BEGIN MATERIAL SUPPLIED

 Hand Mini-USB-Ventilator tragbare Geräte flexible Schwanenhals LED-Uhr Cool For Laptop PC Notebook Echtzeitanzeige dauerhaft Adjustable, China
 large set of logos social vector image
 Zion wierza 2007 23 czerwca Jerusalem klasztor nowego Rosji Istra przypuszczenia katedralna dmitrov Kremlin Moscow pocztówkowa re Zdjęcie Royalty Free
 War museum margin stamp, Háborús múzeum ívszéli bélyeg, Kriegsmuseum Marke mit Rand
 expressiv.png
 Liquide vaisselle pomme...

END MATERIAL SUPPLIED
BEGIN MATERIAL SUPPLIED

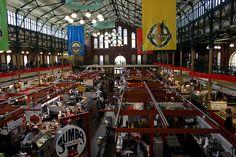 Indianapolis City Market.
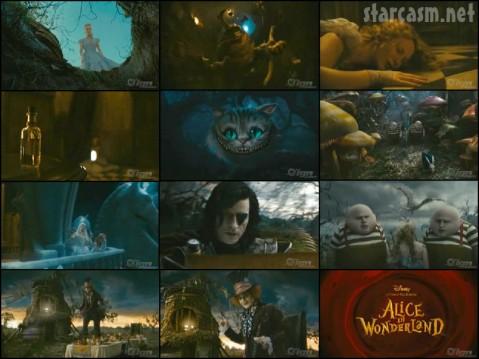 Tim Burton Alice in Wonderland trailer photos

END MATERIAL SUPPLIED
BEGIN MATERIAL SUPPLIED

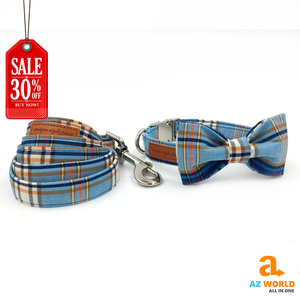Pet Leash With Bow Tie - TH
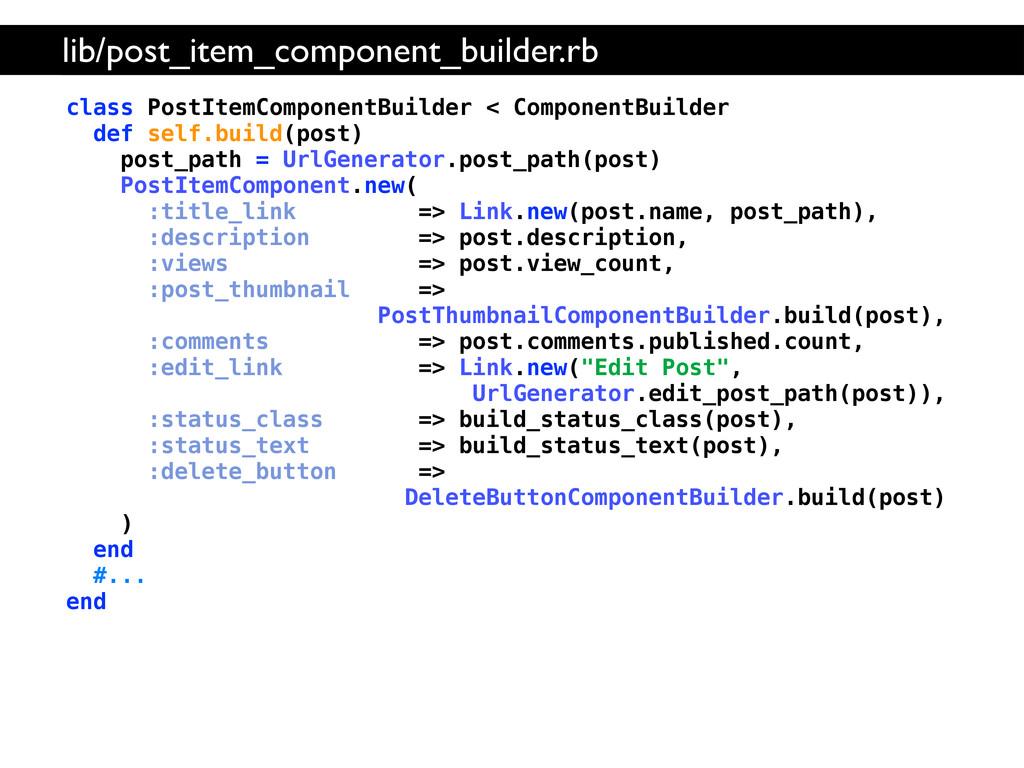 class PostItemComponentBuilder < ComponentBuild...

END MATERIAL SUPPLIED

EXERCISE INSTRUCTIONS: An exact copy is needed. It runs from the line above containing "Indianapolis City Market." down to the line containing "Tim Burton Alice", both included, with no pictures.

THE COMPLETED TASK:
 Indianapolis City Market.
 Tim Burton Alice in Wonderland trailer photos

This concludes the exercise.